Angelina : questionner les représentations autour des travailleuses du sexe
Cette saison, la Pépinière vous propose des reportages autour de tous les spectacles du Galpon, dans le cadre d’un partenariat. Du 7 au 10 novembre, Justine Ruchat présentera une seconde version d’Angelina, son spectacle monté d’après l’histoire d’une travailleuse du sexe marquante, à bien des égards, dans le milieu genevois.
Lorsque j’arrive au Galpon, après m’avoir proposé un café, Justine Ruchat m’emmène dans la salle où se jouera le spectacle, non sans m’avoir mentionné l’installation des performances qui se joueront en marge de la pièce. À l’intérieur, les techniciens s’affairent pour le montage des lumières. La scénographie, me confie-t-elle, a évolué, avec un meuble en moins et surtout un espace plus intimiste, réduit, et proche du public. La volonté est de créer une forme de proximité pour entrer dans l’univers intime de son personnage, à l’intérieur de sa loge. C’est que le spectacle a beaucoup évolué dans cette deuxième version : raccourci, avec quelques coupes pour des raisons de dynamique et de rythme. Le rapport au spectacle a, forcément, évolué, entre le moment de recherche qui a conduit à l’écriture du texte, la première période de jeu, et aujourd’hui. Dans la première version, on assistait véritablement à une histoire et au développement d’une enquête. Le texte était alors appliqué à la scène, comme pour défendre le point de vue de l’écriture. Cette restitution de l’enquête, documents à l’appui, avec également tout un travail physique de chorégraphie, ne permettait pas au jeu de se développer comme le souhaitait Justine Ruchat. La première version était ainsi axée autour du mouvement et de la recherche qui avaient conduit à l’écriture. Dans ce Angelina « 2.0 », le propos sera plus ouvert, plus théâtral.

## Extrait source

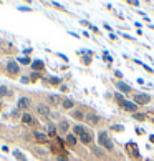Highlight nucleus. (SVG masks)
<instances>
[{"instance_id":"nucleus-7","label":"nucleus","mask_w":154,"mask_h":161,"mask_svg":"<svg viewBox=\"0 0 154 161\" xmlns=\"http://www.w3.org/2000/svg\"><path fill=\"white\" fill-rule=\"evenodd\" d=\"M71 118L73 120H76V121H83L85 120V116H86V115H85V111L81 110V108H76V110H71Z\"/></svg>"},{"instance_id":"nucleus-38","label":"nucleus","mask_w":154,"mask_h":161,"mask_svg":"<svg viewBox=\"0 0 154 161\" xmlns=\"http://www.w3.org/2000/svg\"><path fill=\"white\" fill-rule=\"evenodd\" d=\"M153 123H154V118H153Z\"/></svg>"},{"instance_id":"nucleus-10","label":"nucleus","mask_w":154,"mask_h":161,"mask_svg":"<svg viewBox=\"0 0 154 161\" xmlns=\"http://www.w3.org/2000/svg\"><path fill=\"white\" fill-rule=\"evenodd\" d=\"M116 88L119 90L121 93H124V95L131 93V86H129L128 83H124V81H116Z\"/></svg>"},{"instance_id":"nucleus-22","label":"nucleus","mask_w":154,"mask_h":161,"mask_svg":"<svg viewBox=\"0 0 154 161\" xmlns=\"http://www.w3.org/2000/svg\"><path fill=\"white\" fill-rule=\"evenodd\" d=\"M7 93H9V90H7V86L0 85V98H2V96H5Z\"/></svg>"},{"instance_id":"nucleus-37","label":"nucleus","mask_w":154,"mask_h":161,"mask_svg":"<svg viewBox=\"0 0 154 161\" xmlns=\"http://www.w3.org/2000/svg\"><path fill=\"white\" fill-rule=\"evenodd\" d=\"M0 110H2V105H0Z\"/></svg>"},{"instance_id":"nucleus-2","label":"nucleus","mask_w":154,"mask_h":161,"mask_svg":"<svg viewBox=\"0 0 154 161\" xmlns=\"http://www.w3.org/2000/svg\"><path fill=\"white\" fill-rule=\"evenodd\" d=\"M133 102L136 103L137 106H141V105H147V103L153 102V98H151V95L147 93H136L133 96Z\"/></svg>"},{"instance_id":"nucleus-14","label":"nucleus","mask_w":154,"mask_h":161,"mask_svg":"<svg viewBox=\"0 0 154 161\" xmlns=\"http://www.w3.org/2000/svg\"><path fill=\"white\" fill-rule=\"evenodd\" d=\"M86 130H88L86 126H83V125L78 123V125H75V126H73V135H75V136H81L85 131H86Z\"/></svg>"},{"instance_id":"nucleus-19","label":"nucleus","mask_w":154,"mask_h":161,"mask_svg":"<svg viewBox=\"0 0 154 161\" xmlns=\"http://www.w3.org/2000/svg\"><path fill=\"white\" fill-rule=\"evenodd\" d=\"M48 98H50V102L53 103V105H58V103H61V102H63V100L58 96V95H50Z\"/></svg>"},{"instance_id":"nucleus-17","label":"nucleus","mask_w":154,"mask_h":161,"mask_svg":"<svg viewBox=\"0 0 154 161\" xmlns=\"http://www.w3.org/2000/svg\"><path fill=\"white\" fill-rule=\"evenodd\" d=\"M61 106L65 108V110H71V108L75 106V102L70 100V98H67V100H63V102H61Z\"/></svg>"},{"instance_id":"nucleus-1","label":"nucleus","mask_w":154,"mask_h":161,"mask_svg":"<svg viewBox=\"0 0 154 161\" xmlns=\"http://www.w3.org/2000/svg\"><path fill=\"white\" fill-rule=\"evenodd\" d=\"M98 143H100V146H103L106 151H113V148H114L113 140L109 138V135L106 131H100L98 133Z\"/></svg>"},{"instance_id":"nucleus-25","label":"nucleus","mask_w":154,"mask_h":161,"mask_svg":"<svg viewBox=\"0 0 154 161\" xmlns=\"http://www.w3.org/2000/svg\"><path fill=\"white\" fill-rule=\"evenodd\" d=\"M83 63L85 65H90V63H91V57H83Z\"/></svg>"},{"instance_id":"nucleus-35","label":"nucleus","mask_w":154,"mask_h":161,"mask_svg":"<svg viewBox=\"0 0 154 161\" xmlns=\"http://www.w3.org/2000/svg\"><path fill=\"white\" fill-rule=\"evenodd\" d=\"M25 55H28V53H32V48H25V51H23Z\"/></svg>"},{"instance_id":"nucleus-33","label":"nucleus","mask_w":154,"mask_h":161,"mask_svg":"<svg viewBox=\"0 0 154 161\" xmlns=\"http://www.w3.org/2000/svg\"><path fill=\"white\" fill-rule=\"evenodd\" d=\"M60 90H61V91H68V86L67 85H61V86H60Z\"/></svg>"},{"instance_id":"nucleus-30","label":"nucleus","mask_w":154,"mask_h":161,"mask_svg":"<svg viewBox=\"0 0 154 161\" xmlns=\"http://www.w3.org/2000/svg\"><path fill=\"white\" fill-rule=\"evenodd\" d=\"M20 81H22V83H30V78H28V76H22Z\"/></svg>"},{"instance_id":"nucleus-6","label":"nucleus","mask_w":154,"mask_h":161,"mask_svg":"<svg viewBox=\"0 0 154 161\" xmlns=\"http://www.w3.org/2000/svg\"><path fill=\"white\" fill-rule=\"evenodd\" d=\"M78 140L81 141L83 144H91L93 143V133L90 131V130H86L81 136H78Z\"/></svg>"},{"instance_id":"nucleus-9","label":"nucleus","mask_w":154,"mask_h":161,"mask_svg":"<svg viewBox=\"0 0 154 161\" xmlns=\"http://www.w3.org/2000/svg\"><path fill=\"white\" fill-rule=\"evenodd\" d=\"M56 128H58V133H61V135L67 136V135H68V130H70V123H68L67 120H61Z\"/></svg>"},{"instance_id":"nucleus-23","label":"nucleus","mask_w":154,"mask_h":161,"mask_svg":"<svg viewBox=\"0 0 154 161\" xmlns=\"http://www.w3.org/2000/svg\"><path fill=\"white\" fill-rule=\"evenodd\" d=\"M133 118H134V120H139V121H142L146 116H144L142 113H134V115H133Z\"/></svg>"},{"instance_id":"nucleus-20","label":"nucleus","mask_w":154,"mask_h":161,"mask_svg":"<svg viewBox=\"0 0 154 161\" xmlns=\"http://www.w3.org/2000/svg\"><path fill=\"white\" fill-rule=\"evenodd\" d=\"M17 62H20L22 65H32V60H30L28 57H20V58H18Z\"/></svg>"},{"instance_id":"nucleus-13","label":"nucleus","mask_w":154,"mask_h":161,"mask_svg":"<svg viewBox=\"0 0 154 161\" xmlns=\"http://www.w3.org/2000/svg\"><path fill=\"white\" fill-rule=\"evenodd\" d=\"M37 111H38L40 116H43V118H48V116H50V108H48L46 105H38Z\"/></svg>"},{"instance_id":"nucleus-4","label":"nucleus","mask_w":154,"mask_h":161,"mask_svg":"<svg viewBox=\"0 0 154 161\" xmlns=\"http://www.w3.org/2000/svg\"><path fill=\"white\" fill-rule=\"evenodd\" d=\"M85 120H86V123L88 125H91V126H96V125L101 121V118H100V115H96V113H90V115H86L85 116Z\"/></svg>"},{"instance_id":"nucleus-24","label":"nucleus","mask_w":154,"mask_h":161,"mask_svg":"<svg viewBox=\"0 0 154 161\" xmlns=\"http://www.w3.org/2000/svg\"><path fill=\"white\" fill-rule=\"evenodd\" d=\"M93 151L96 153V156H104V151H103V149H98V148H95Z\"/></svg>"},{"instance_id":"nucleus-15","label":"nucleus","mask_w":154,"mask_h":161,"mask_svg":"<svg viewBox=\"0 0 154 161\" xmlns=\"http://www.w3.org/2000/svg\"><path fill=\"white\" fill-rule=\"evenodd\" d=\"M32 68H33L35 72H38V70L42 72L43 68H45V63H43L42 60H35V62H32Z\"/></svg>"},{"instance_id":"nucleus-11","label":"nucleus","mask_w":154,"mask_h":161,"mask_svg":"<svg viewBox=\"0 0 154 161\" xmlns=\"http://www.w3.org/2000/svg\"><path fill=\"white\" fill-rule=\"evenodd\" d=\"M22 123L27 125V126H32V125L35 123V120H33V116H32L28 111H25V113L22 115Z\"/></svg>"},{"instance_id":"nucleus-16","label":"nucleus","mask_w":154,"mask_h":161,"mask_svg":"<svg viewBox=\"0 0 154 161\" xmlns=\"http://www.w3.org/2000/svg\"><path fill=\"white\" fill-rule=\"evenodd\" d=\"M35 138L38 140V143H48V136L45 133H40V131H35Z\"/></svg>"},{"instance_id":"nucleus-18","label":"nucleus","mask_w":154,"mask_h":161,"mask_svg":"<svg viewBox=\"0 0 154 161\" xmlns=\"http://www.w3.org/2000/svg\"><path fill=\"white\" fill-rule=\"evenodd\" d=\"M13 156L17 158L18 161H28L25 156H23V153H22V151H18V149H13Z\"/></svg>"},{"instance_id":"nucleus-29","label":"nucleus","mask_w":154,"mask_h":161,"mask_svg":"<svg viewBox=\"0 0 154 161\" xmlns=\"http://www.w3.org/2000/svg\"><path fill=\"white\" fill-rule=\"evenodd\" d=\"M56 161H68V158L65 156V154H60V156L56 158Z\"/></svg>"},{"instance_id":"nucleus-3","label":"nucleus","mask_w":154,"mask_h":161,"mask_svg":"<svg viewBox=\"0 0 154 161\" xmlns=\"http://www.w3.org/2000/svg\"><path fill=\"white\" fill-rule=\"evenodd\" d=\"M7 72H9L12 76L20 75V67H18V63L15 62V60H10L9 63H7Z\"/></svg>"},{"instance_id":"nucleus-12","label":"nucleus","mask_w":154,"mask_h":161,"mask_svg":"<svg viewBox=\"0 0 154 161\" xmlns=\"http://www.w3.org/2000/svg\"><path fill=\"white\" fill-rule=\"evenodd\" d=\"M28 106H30V98H27V96H22L20 100H18V105H17V108L18 110H28Z\"/></svg>"},{"instance_id":"nucleus-26","label":"nucleus","mask_w":154,"mask_h":161,"mask_svg":"<svg viewBox=\"0 0 154 161\" xmlns=\"http://www.w3.org/2000/svg\"><path fill=\"white\" fill-rule=\"evenodd\" d=\"M48 81H50L51 85H58V83H60V78H50Z\"/></svg>"},{"instance_id":"nucleus-32","label":"nucleus","mask_w":154,"mask_h":161,"mask_svg":"<svg viewBox=\"0 0 154 161\" xmlns=\"http://www.w3.org/2000/svg\"><path fill=\"white\" fill-rule=\"evenodd\" d=\"M12 116H13V118H18V116H20V115H18V108L12 111Z\"/></svg>"},{"instance_id":"nucleus-34","label":"nucleus","mask_w":154,"mask_h":161,"mask_svg":"<svg viewBox=\"0 0 154 161\" xmlns=\"http://www.w3.org/2000/svg\"><path fill=\"white\" fill-rule=\"evenodd\" d=\"M114 75H116V76H118V78H121V76H123V73H121V72H119V70H116V72H114Z\"/></svg>"},{"instance_id":"nucleus-27","label":"nucleus","mask_w":154,"mask_h":161,"mask_svg":"<svg viewBox=\"0 0 154 161\" xmlns=\"http://www.w3.org/2000/svg\"><path fill=\"white\" fill-rule=\"evenodd\" d=\"M18 10H20V12H32L30 7H18Z\"/></svg>"},{"instance_id":"nucleus-28","label":"nucleus","mask_w":154,"mask_h":161,"mask_svg":"<svg viewBox=\"0 0 154 161\" xmlns=\"http://www.w3.org/2000/svg\"><path fill=\"white\" fill-rule=\"evenodd\" d=\"M48 133H53L55 135V133H56V128H55L53 125H50V126H48Z\"/></svg>"},{"instance_id":"nucleus-31","label":"nucleus","mask_w":154,"mask_h":161,"mask_svg":"<svg viewBox=\"0 0 154 161\" xmlns=\"http://www.w3.org/2000/svg\"><path fill=\"white\" fill-rule=\"evenodd\" d=\"M111 128L114 131H123V126H121V125H116V126H111Z\"/></svg>"},{"instance_id":"nucleus-5","label":"nucleus","mask_w":154,"mask_h":161,"mask_svg":"<svg viewBox=\"0 0 154 161\" xmlns=\"http://www.w3.org/2000/svg\"><path fill=\"white\" fill-rule=\"evenodd\" d=\"M121 106H123V110L124 111H129V113H137V108H139L134 102H128V100H126Z\"/></svg>"},{"instance_id":"nucleus-36","label":"nucleus","mask_w":154,"mask_h":161,"mask_svg":"<svg viewBox=\"0 0 154 161\" xmlns=\"http://www.w3.org/2000/svg\"><path fill=\"white\" fill-rule=\"evenodd\" d=\"M136 133H137V135H144V131H142V130H139V128H136Z\"/></svg>"},{"instance_id":"nucleus-8","label":"nucleus","mask_w":154,"mask_h":161,"mask_svg":"<svg viewBox=\"0 0 154 161\" xmlns=\"http://www.w3.org/2000/svg\"><path fill=\"white\" fill-rule=\"evenodd\" d=\"M65 143H67L70 148H75L76 143H78V136H75L73 133H68V135L65 136Z\"/></svg>"},{"instance_id":"nucleus-21","label":"nucleus","mask_w":154,"mask_h":161,"mask_svg":"<svg viewBox=\"0 0 154 161\" xmlns=\"http://www.w3.org/2000/svg\"><path fill=\"white\" fill-rule=\"evenodd\" d=\"M114 98H116V100H118V103H121V105H123V103L126 102L124 95H121V93H114Z\"/></svg>"}]
</instances>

## Consigne 1
Recopiez le passage du document depuis « Angelina : questionner » jusqu'à « le milieu genevois. » inclus.
## Consigne 2
D'après le document, à quelles dates Justine Ruchat présentera-t-elle la seconde version d'Angelina ?
## Consigne 3
Pour chaque affirmation, dites si elle concorde avec le document en répondant par oui ou non, puis citez les mots du document qui tranchent.
(a) La scénographie de la deuxième version compte un meuble de plus.
(b) La deuxième version du spectacle a été raccourcie.
(c) La première version était axée autour du mouvement et de la recherche.

## Résultat 1
Angelina : questionner les représentations autour des travailleuses du sexe
Cette saison, la Pépinière vous propose des reportages autour de tous les spectacles du Galpon, dans le cadre d’un partenariat. Du 7 au 10 novembre, Justine Ruchat présentera une seconde version d’Angelina, son spectacle monté d’après l’histoire d’une travailleuse du sexe marquante, à bien des égards, dans le milieu genevois.

## Résultat 2
Du 7 au 10 novembre.

## Résultat 3
(a) Non : « avec un meuble en moins »
(b) Oui : « raccourci, avec quelques coupes pour des raisons de dynamique et de rythme »
(c) Oui : « La première version était ainsi axée autour du mouvement et de la recherche qui avaient conduit à l’écriture »